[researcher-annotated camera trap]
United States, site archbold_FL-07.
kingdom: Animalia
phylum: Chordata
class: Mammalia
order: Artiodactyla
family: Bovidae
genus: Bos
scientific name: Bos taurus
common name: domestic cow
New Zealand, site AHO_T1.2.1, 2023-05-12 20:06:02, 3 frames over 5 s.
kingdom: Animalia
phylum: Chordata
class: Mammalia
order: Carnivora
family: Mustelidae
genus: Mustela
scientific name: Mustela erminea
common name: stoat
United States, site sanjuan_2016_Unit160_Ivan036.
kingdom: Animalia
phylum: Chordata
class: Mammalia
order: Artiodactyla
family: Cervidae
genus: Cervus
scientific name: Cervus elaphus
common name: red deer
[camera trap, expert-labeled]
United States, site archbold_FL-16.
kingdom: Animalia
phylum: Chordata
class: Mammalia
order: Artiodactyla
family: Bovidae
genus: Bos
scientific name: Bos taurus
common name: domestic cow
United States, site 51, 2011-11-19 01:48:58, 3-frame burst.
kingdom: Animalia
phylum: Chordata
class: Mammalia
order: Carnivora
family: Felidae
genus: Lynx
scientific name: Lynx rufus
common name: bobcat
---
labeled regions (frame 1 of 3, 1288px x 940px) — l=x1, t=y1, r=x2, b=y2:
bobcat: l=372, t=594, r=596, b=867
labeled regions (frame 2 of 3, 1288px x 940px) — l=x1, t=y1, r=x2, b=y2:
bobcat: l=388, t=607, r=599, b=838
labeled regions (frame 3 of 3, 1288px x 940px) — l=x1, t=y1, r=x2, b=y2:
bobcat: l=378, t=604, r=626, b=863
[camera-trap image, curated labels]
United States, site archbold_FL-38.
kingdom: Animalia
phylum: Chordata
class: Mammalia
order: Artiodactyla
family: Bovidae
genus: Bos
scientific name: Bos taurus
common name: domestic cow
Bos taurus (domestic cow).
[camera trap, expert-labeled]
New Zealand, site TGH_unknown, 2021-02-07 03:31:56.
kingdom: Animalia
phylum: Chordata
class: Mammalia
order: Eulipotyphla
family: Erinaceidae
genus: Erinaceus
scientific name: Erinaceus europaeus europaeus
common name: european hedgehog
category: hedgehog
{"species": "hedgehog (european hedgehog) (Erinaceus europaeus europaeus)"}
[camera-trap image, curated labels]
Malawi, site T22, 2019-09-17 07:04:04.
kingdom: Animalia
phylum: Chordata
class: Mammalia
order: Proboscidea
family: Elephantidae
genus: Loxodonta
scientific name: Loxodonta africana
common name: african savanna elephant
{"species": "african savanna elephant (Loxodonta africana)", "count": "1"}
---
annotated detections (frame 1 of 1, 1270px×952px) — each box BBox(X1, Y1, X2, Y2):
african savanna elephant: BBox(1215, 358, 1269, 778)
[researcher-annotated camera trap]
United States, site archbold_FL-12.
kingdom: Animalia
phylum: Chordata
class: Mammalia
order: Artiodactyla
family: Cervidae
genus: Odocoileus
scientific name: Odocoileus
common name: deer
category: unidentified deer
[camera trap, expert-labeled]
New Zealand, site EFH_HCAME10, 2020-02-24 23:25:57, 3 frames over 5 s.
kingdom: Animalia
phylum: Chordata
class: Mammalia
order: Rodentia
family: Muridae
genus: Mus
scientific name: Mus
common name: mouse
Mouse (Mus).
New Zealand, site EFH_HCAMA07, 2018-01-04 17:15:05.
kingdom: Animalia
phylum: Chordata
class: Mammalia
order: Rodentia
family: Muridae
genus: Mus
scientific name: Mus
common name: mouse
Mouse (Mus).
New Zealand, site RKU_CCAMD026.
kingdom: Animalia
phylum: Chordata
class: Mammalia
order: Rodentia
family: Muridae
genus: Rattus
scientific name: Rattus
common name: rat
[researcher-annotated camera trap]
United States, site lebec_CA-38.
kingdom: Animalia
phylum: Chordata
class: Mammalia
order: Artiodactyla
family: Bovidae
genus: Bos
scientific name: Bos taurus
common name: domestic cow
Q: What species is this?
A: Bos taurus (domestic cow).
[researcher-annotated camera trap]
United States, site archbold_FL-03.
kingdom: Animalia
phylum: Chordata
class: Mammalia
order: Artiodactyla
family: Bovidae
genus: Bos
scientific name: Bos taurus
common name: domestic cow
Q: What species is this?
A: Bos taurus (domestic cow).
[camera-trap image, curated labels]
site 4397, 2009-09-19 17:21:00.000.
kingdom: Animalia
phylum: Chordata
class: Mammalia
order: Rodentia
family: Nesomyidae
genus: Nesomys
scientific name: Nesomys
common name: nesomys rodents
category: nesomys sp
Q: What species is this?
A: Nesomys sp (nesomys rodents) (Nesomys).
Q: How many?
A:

□ □ □ □ □

Task instructions
Reproduce every entry above without a single alteration.

Output
[researcher-annotated camera trap]
United States, site archbold_FL-07.
kingdom: Animalia
phylum: Chordata
class: Mammalia
order: Artiodactyla
family: Bovidae
genus: Bos
scientific name: Bos taurus
common name: domestic cow
New Zealand, site AHO_T1.2.1, 2023-05-12 20:06:02, 3 frames over 5 s.
kingdom: Animalia
phylum: Chordata
class: Mammalia
order: Carnivora
family: Mustelidae
genus: Mustela
scientific name: Mustela erminea
common name: stoat
United States, site sanjuan_2016_Unit160_Ivan036.
kingdom: Animalia
phylum: Chordata
class: Mammalia
order: Artiodactyla
family: Cervidae
genus: Cervus
scientific name: Cervus elaphus
common name: red deer
[camera trap, expert-labeled]
United States, site archbold_FL-16.
kingdom: Animalia
phylum: Chordata
class: Mammalia
order: Artiodactyla
family: Bovidae
genus: Bos
scientific name: Bos taurus
common name: domestic cow
United States, site 51, 2011-11-19 01:48:58, 3-frame burst.
kingdom: Animalia
phylum: Chordata
class: Mammalia
order: Carnivora
family: Felidae
genus: Lynx
scientific name: Lynx rufus
common name: bobcat
---
labeled regions (frame 1 of 3, 1288px x 940px) — l=x1, t=y1, r=x2, b=y2:
bobcat: l=372, t=594, r=596, b=867
labeled regions (frame 2 of 3, 1288px x 940px) — l=x1, t=y1, r=x2, b=y2:
bobcat: l=388, t=607, r=599, b=838
labeled regions (frame 3 of 3, 1288px x 940px) — l=x1, t=y1, r=x2, b=y2:
bobcat: l=378, t=604, r=626, b=863
[camera-trap image, curated labels]
United States, site archbold_FL-38.
kingdom: Animalia
phylum: Chordata
class: Mammalia
order: Artiodactyla
family: Bovidae
genus: Bos
scientific name: Bos taurus
common name: domestic cow
Bos taurus (domestic cow).
[camera trap, expert-labeled]
New Zealand, site TGH_unknown, 2021-02-07 03:31:56.
kingdom: Animalia
phylum: Chordata
class: Mammalia
order: Eulipotyphla
family: Erinaceidae
genus: Erinaceus
scientific name: Erinaceus europaeus europaeus
common name: european hedgehog
category: hedgehog
{"species": "hedgehog (european hedgehog) (Erinaceus europaeus europaeus)"}
[camera-trap image, curated labels]
Malawi, site T22, 2019-09-17 07:04:04.
kingdom: Animalia
phylum: Chordata
class: Mammalia
order: Proboscidea
family: Elephantidae
genus: Loxodonta
scientific name: Loxodonta africana
common name: african savanna elephant
{"species": "african savanna elephant (Loxodonta africana)", "count": "1"}
---
annotated detections (frame 1 of 1, 1270px×952px) — each box BBox(X1, Y1, X2, Y2):
african savanna elephant: BBox(1215, 358, 1269, 778)
[researcher-annotated camera trap]
United States, site archbold_FL-12.
kingdom: Animalia
phylum: Chordata
class: Mammalia
order: Artiodactyla
family: Cervidae
genus: Odocoileus
scientific name: Odocoileus
common name: deer
category: unidentified deer
[camera trap, expert-labeled]
New Zealand, site EFH_HCAME10, 2020-02-24 23:25:57, 3 frames over 5 s.
kingdom: Animalia
phylum: Chordata
class: Mammalia
order: Rodentia
family: Muridae
genus: Mus
scientific name: Mus
common name: mouse
Mouse (Mus).
New Zealand, site EFH_HCAMA07, 2018-01-04 17:15:05.
kingdom: Animalia
phylum: Chordata
class: Mammalia
order: Rodentia
family: Muridae
genus: Mus
scientific name: Mus
common name: mouse
Mouse (Mus).
New Zealand, site RKU_CCAMD026.
kingdom: Animalia
phylum: Chordata
class: Mammalia
order: Rodentia
family: Muridae
genus: Rattus
scientific name: Rattus
common name: rat
[researcher-annotated camera trap]
United States, site lebec_CA-38.
kingdom: Animalia
phylum: Chordata
class: Mammalia
order: Artiodactyla
family: Bovidae
genus: Bos
scientific name: Bos taurus
common name: domestic cow
Q: What species is this?
A: Bos taurus (domestic cow).
[researcher-annotated camera trap]
United States, site archbold_FL-03.
kingdom: Animalia
phylum: Chordata
class: Mammalia
order: Artiodactyla
family: Bovidae
genus: Bos
scientific name: Bos taurus
common name: domestic cow
Q: What species is this?
A: Bos taurus (domestic cow).
[camera-trap image, curated labels]
site 4397, 2009-09-19 17:21:00.000.
kingdom: Animalia
phylum: Chordata
class: Mammalia
order: Rodentia
family: Nesomyidae
genus: Nesomys
scientific name: Nesomys
common name: nesomys rodents
category: nesomys sp
Q: What species is this?
A: Nesomys sp (nesomys rodents) (Nesomys).
Q: How many?
A:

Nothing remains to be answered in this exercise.